Company at a glance: Corteva, Inc. (CTVA)

Sector, industry: Basic Materials, Agricultural Inputs

Market Cap: 46.07 billions

Revenues TTM: 17.11 billions

Corteva, Inc. operates in the agriculture business. It operates through two segments, Seed and Crop Protection. The Seed segment develops and supplies advanced germplasm and traits that produce optimum yield for farms. It offers trait technologies that enhance resistance to weather, disease, insects, and herbicides used to control weeds, as well as food and nutritional characteristics. This segment also provides digital solutions that assist farmer decision-making with a view to optimize product selection, and maximize yield and profitability.
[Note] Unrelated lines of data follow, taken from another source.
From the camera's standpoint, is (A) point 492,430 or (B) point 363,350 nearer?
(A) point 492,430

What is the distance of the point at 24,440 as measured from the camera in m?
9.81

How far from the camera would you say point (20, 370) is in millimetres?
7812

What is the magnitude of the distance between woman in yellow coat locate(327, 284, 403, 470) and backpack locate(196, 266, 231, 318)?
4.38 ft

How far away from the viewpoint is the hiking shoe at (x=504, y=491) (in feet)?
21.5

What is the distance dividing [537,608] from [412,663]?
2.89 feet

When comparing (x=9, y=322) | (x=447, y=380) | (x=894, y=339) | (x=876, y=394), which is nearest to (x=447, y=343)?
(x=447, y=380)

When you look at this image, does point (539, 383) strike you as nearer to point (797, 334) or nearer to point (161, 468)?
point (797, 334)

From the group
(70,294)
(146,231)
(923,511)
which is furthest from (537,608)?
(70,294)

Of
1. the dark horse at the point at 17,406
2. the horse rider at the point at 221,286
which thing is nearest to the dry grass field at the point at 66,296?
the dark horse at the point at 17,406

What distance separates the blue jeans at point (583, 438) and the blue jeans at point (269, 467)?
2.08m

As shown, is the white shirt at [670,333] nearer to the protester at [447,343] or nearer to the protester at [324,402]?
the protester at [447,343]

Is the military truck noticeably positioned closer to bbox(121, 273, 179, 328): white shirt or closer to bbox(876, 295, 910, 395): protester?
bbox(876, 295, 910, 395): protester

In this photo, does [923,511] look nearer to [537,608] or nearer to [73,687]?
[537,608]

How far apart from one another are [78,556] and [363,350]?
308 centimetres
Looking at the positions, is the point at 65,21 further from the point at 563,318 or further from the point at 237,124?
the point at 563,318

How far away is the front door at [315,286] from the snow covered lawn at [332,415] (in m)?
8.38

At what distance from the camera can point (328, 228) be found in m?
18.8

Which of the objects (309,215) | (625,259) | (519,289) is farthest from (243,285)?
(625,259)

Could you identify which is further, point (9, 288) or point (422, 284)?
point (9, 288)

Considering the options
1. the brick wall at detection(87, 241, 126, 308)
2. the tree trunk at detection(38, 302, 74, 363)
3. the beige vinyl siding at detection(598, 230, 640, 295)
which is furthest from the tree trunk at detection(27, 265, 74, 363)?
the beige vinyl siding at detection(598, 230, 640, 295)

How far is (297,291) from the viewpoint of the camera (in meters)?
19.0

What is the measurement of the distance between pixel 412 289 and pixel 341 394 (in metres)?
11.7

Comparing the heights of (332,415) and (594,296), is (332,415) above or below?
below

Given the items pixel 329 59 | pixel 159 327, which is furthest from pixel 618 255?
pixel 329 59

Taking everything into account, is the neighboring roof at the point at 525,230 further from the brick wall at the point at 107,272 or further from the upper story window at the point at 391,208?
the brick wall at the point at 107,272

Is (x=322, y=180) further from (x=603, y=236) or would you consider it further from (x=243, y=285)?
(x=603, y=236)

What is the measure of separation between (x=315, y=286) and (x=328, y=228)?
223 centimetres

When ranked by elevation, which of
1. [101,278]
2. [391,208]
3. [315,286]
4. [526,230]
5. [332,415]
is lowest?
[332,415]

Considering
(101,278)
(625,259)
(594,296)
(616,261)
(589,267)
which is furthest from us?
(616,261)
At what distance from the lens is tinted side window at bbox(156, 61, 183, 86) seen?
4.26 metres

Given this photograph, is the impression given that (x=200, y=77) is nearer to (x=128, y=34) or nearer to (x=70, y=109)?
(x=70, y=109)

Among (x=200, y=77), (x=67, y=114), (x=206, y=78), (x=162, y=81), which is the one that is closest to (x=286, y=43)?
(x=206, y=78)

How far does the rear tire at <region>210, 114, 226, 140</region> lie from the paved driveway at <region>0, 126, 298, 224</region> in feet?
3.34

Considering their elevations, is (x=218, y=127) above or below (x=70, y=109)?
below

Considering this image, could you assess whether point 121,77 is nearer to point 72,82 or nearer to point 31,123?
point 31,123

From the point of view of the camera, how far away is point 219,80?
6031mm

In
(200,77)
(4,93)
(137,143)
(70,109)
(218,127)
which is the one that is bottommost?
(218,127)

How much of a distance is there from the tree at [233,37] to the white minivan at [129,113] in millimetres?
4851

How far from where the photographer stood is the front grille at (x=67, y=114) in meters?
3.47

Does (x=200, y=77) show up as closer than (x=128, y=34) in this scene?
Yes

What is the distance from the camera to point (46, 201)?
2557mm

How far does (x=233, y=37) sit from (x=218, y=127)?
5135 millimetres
The Crop Protection segment offers products that protect against weeds, insects and other pests, and diseases, as well as enhances crop health above and below ground through nitrogen management and seed-applied technologies. This segment provides herbicides, insecticides, nitrogen stabilizers, and pasture and range management herbicides. It serves agricultural input industry. The company operates in the United States, Canada, Latin America, the Asia Pacific, Europe, the Middle East, and Africa. Corteva, Inc. was incorporated in 2018 and is headquartered in Indianapolis, Indiana.

Awarener score: 5.5

Conclusion

The higher the Awarener score, the more bang you get for the buck. It measures how much genuine funds the company generates for the stock price paid (Average), the business stability (unknown) and growth (Poor), and the company's inclination to return cash to the stockholders (Very good).